# Wave-function solution under Galilean transformations

1. Jan 5, 2016

### Happiness

How do we get (5.381)?

The term involving $V$ in (5.378) is $V(r' + vt, t)\ \Psi(r' + vt, t)$. After dividing on both sides of (5.378) by the exponential term $e^{[i(mv.r' + mv^2t/2)/\hbar]}$ [which appears in (5.379)], the term becomes $V(r' + vt, t)\ \Psi(r', t)$. But the term as given in (5.380) is $V'(r', t)\ \Psi(r', t)$. This means that we must have $V'(r', t) = V(r' + vt, t) = V(r, t)$, which contradicts (5.381).

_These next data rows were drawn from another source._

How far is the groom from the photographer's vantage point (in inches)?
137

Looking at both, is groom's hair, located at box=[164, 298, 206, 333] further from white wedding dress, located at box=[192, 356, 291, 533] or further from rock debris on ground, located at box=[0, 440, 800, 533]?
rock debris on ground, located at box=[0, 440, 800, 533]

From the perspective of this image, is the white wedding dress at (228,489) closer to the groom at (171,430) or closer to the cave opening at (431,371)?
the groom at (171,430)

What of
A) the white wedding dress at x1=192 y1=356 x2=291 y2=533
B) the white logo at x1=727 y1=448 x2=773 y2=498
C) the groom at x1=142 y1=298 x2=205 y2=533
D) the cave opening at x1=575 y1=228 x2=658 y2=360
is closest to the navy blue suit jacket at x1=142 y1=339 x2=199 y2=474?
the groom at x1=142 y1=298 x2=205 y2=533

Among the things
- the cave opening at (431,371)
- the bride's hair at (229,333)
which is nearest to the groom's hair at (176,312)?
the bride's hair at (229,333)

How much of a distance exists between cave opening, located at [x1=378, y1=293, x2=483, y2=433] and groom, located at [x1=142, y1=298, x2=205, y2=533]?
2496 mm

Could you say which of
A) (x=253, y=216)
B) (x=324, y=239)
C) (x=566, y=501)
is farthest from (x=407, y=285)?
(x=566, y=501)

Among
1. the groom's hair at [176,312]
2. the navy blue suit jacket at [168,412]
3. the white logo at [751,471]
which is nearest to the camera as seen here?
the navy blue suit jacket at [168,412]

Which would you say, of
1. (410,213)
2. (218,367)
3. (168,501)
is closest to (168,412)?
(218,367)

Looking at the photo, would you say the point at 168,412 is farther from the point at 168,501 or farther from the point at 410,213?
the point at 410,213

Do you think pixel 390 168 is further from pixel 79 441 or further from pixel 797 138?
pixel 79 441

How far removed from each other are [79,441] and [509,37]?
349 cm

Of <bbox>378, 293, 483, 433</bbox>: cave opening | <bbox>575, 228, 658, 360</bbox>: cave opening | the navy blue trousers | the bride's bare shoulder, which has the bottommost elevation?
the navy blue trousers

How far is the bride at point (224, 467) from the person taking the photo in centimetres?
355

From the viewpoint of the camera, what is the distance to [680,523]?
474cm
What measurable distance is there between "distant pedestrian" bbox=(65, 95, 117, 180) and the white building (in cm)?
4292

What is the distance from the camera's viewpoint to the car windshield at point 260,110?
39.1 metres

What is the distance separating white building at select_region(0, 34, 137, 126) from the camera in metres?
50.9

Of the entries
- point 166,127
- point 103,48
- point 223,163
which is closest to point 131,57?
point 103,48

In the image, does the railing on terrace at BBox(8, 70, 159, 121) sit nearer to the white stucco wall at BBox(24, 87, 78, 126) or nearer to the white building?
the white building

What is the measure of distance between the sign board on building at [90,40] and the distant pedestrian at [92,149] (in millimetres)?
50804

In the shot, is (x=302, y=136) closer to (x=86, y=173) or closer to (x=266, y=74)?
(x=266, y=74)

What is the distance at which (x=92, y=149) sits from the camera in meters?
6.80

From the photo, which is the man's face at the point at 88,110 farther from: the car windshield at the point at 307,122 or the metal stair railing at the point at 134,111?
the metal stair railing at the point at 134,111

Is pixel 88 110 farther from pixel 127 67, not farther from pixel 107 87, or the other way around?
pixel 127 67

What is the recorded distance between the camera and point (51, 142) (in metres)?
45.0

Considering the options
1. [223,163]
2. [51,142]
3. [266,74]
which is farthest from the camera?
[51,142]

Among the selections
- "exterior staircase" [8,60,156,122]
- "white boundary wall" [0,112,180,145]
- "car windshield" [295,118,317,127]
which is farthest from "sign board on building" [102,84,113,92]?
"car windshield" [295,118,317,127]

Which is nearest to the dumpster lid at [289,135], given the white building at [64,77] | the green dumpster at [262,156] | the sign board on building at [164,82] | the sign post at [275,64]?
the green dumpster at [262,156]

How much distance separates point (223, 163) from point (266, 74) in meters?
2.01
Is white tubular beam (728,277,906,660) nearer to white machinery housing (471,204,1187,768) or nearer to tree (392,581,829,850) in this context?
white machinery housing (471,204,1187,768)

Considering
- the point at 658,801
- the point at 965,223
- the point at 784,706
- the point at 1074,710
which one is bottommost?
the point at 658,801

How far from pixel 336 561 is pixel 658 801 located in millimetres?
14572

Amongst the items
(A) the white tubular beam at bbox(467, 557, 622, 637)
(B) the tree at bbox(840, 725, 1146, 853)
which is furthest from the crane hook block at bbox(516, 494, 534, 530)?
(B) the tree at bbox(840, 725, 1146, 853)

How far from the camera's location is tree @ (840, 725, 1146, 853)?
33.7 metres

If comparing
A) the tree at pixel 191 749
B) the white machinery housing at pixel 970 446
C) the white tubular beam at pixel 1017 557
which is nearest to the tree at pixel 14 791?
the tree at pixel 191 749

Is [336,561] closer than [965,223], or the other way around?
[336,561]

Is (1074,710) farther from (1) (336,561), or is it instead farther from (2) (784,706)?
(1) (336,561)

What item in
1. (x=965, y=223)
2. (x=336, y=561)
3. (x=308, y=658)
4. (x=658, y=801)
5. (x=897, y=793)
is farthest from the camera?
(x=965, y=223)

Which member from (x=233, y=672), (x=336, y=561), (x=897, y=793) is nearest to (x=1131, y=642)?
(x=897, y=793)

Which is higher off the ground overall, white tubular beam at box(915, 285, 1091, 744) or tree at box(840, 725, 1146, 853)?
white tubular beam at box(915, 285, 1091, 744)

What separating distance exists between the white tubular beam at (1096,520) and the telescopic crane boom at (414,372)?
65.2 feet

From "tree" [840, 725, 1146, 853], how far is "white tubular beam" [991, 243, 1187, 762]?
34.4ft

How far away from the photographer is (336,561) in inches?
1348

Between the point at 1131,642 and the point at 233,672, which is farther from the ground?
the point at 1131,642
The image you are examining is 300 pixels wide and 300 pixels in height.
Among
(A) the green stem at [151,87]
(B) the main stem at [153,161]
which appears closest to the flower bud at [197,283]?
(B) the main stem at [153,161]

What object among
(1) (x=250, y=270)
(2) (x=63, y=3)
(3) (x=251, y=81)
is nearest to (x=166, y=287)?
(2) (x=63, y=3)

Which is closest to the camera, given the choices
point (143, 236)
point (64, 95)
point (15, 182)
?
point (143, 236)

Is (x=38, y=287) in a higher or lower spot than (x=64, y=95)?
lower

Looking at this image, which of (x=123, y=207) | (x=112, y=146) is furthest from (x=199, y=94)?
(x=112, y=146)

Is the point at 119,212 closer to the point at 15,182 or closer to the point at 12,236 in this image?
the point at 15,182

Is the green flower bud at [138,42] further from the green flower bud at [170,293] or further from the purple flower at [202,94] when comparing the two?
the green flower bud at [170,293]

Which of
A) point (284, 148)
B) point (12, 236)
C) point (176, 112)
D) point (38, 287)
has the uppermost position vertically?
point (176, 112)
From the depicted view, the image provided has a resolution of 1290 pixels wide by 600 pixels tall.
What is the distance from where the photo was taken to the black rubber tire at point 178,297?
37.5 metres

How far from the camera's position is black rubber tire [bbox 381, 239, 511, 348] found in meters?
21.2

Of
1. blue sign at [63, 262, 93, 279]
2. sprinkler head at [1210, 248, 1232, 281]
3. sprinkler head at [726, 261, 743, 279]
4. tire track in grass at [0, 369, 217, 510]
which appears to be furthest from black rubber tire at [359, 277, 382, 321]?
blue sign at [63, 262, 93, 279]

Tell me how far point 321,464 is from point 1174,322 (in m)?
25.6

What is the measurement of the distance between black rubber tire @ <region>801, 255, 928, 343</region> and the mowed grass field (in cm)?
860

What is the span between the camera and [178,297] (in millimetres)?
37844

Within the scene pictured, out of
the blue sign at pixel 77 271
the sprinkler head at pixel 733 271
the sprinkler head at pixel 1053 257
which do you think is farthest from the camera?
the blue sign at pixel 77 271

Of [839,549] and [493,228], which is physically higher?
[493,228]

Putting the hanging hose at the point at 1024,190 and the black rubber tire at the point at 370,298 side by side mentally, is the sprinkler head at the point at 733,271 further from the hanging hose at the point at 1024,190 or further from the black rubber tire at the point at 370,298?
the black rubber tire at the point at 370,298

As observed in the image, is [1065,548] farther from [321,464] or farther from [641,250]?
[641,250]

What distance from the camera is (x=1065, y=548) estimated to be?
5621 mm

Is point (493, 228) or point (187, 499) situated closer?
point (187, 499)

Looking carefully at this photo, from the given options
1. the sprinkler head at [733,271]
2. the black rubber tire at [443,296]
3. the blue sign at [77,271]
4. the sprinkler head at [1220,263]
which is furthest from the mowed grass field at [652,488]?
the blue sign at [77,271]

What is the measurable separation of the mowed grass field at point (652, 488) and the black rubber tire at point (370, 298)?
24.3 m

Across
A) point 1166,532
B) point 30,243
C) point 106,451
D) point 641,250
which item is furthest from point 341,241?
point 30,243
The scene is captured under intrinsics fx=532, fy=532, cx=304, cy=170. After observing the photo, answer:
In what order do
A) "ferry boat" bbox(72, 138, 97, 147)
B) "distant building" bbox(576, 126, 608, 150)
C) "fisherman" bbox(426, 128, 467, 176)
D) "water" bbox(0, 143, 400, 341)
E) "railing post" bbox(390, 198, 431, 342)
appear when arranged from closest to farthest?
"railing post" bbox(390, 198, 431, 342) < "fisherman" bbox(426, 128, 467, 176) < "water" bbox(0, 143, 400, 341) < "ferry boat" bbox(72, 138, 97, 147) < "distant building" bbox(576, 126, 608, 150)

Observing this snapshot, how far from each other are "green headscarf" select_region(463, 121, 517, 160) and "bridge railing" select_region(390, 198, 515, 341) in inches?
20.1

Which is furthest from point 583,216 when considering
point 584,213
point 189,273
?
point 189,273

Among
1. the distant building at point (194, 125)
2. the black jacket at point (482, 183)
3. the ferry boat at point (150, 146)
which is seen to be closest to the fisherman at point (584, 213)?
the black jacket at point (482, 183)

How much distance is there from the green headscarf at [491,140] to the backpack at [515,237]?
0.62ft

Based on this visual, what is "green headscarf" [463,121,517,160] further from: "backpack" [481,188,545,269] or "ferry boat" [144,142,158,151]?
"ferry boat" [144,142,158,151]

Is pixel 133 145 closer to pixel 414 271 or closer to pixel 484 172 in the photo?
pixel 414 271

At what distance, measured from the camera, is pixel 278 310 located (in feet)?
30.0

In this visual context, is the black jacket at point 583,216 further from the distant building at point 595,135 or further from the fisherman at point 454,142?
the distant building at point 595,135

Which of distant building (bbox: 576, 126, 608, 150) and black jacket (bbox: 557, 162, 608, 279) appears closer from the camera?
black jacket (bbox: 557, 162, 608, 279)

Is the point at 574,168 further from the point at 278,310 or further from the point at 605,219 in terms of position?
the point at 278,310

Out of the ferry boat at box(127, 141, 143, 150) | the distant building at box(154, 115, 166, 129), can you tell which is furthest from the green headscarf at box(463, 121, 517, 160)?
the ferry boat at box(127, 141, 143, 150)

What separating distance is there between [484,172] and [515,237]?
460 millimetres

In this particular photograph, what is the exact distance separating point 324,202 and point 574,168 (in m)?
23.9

I've worked out the other terms and they are correct.

2. Jan 5, 2016

### vanhees71

I think you are right. Under Galileian transformations one should have
$$V'(\vec{r}',t')=V(\vec{r},t)=V(\vec{r}'+\vec{v} t',t'),$$
because
$$\vec{r}=\vec{r}'+\vec{v} t', \quad \vec{p}=\vec{p}'+m \vec{v}, \quad t=t'.$$

3. Jan 5, 2016

### Happiness

Is there an explanation (intuitive or otherwise) how $$\vec{r}=\vec{r}'+\vec{v} t', \quad \vec{p}=\vec{p}'+m \vec{v}, \quad t=t'$$ implies or is consistent with $$V'(\vec{r}',t')=V(\vec{r},t)$$? I mean apart from doing the calculations after substituting (5.379) into (5.378).

4. Jan 6, 2016

### samalkhaiat

Because the potential is a scalar function of the coordinates and time, i.e., its value stay the same if you transform it. Suppose you have the following non-singular transformations
$$\bar{x} = f(x), \ \ \ \bar{t} = g(t) .$$
Since the transformations are non-singular, you can solve for $x$ and $t$:
$$x = f^{-1}(\bar{x}) , \ \ \ t = g^{-1}(\bar{t}) .$$
Now, substitute the solutions in the original potential function
$$V(x,t) = V(f^{-1}(\bar{x}) , g^{-1}(\bar{t}) ) ,$$
and call the new function on the right-hand-side $\bar{V}(\bar{x},\bar{t})$.